TEXTE DU DOCUMENT
══════════════════════════════

Gen Z et luxe, ou pourquoi la «dupe culture» se renforce
By Justine Offredi01 juillet 2025
Alors que les prix du luxe atteignent des sommets et que les récentes polémiques sur TikTok autour de la confection des produits haut de gamme en Chine ont ébranlé le mythe du savoir-faire d’exception des marques, la «dupe culture» ne fait que se renforcer auprès de la jeune génération. Dans cette deuxième partie, la génération Z prend la parole.
70%
Part de la Gen Z qui achète régulièrement des "dupes"
123.5%
Augmentation des recherches en ligne en un an pour "dupe + skin care" entre 2022 et 2023
2030
D'ici-là, la Gen Z devrait représenter 30% des achats de luxe
Notre génération est constamment à la recherche du bon plan, les dupes sont de plus en plus intégrés et normalisés entre nous
Louana, étudiante à Paris et passionnée de mode
Depuis la fin de la pandémie, le pricing power, c’est-à-dire la capacité des maisons à imposer des hausses tarifaires, s’est accentué dans l’industrie du luxe. À mesure que les prix ont augmenté, les alternatives à «bas prix» se sont multipliées, notamment sur internet. Un phénomène qui a contribué à l’essor d’un nouveau comportement de consommation chez les jeunes générations: l’achat de dupes (contraction du mot duplicata, ndlr).

══════════════════════════════

MATÉRIEL FOURNI
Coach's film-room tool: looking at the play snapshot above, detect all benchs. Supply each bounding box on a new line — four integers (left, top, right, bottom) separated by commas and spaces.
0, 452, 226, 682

══════════════════════════════

CONSIGNE
Reprenez l'article sur la «dupe culture» à partir des mots «Gen Z et luxe, ou» et arrêtez-vous après «prend la parole.», en remplaçant «TikTok» par «Instagram».

RÉSULTAT FINAL
Gen Z et luxe, ou pourquoi la «dupe culture» se renforce
By Justine Offredi01 juillet 2025
Alors que les prix du luxe atteignent des sommets et que les récentes polémiques sur Instagram autour de la confection des produits haut de gamme en Chine ont ébranlé le mythe du savoir-faire d’exception des marques, la «dupe culture» ne fait que se renforcer auprès de la jeune génération. Dans cette deuxième partie, la génération Z prend la parole.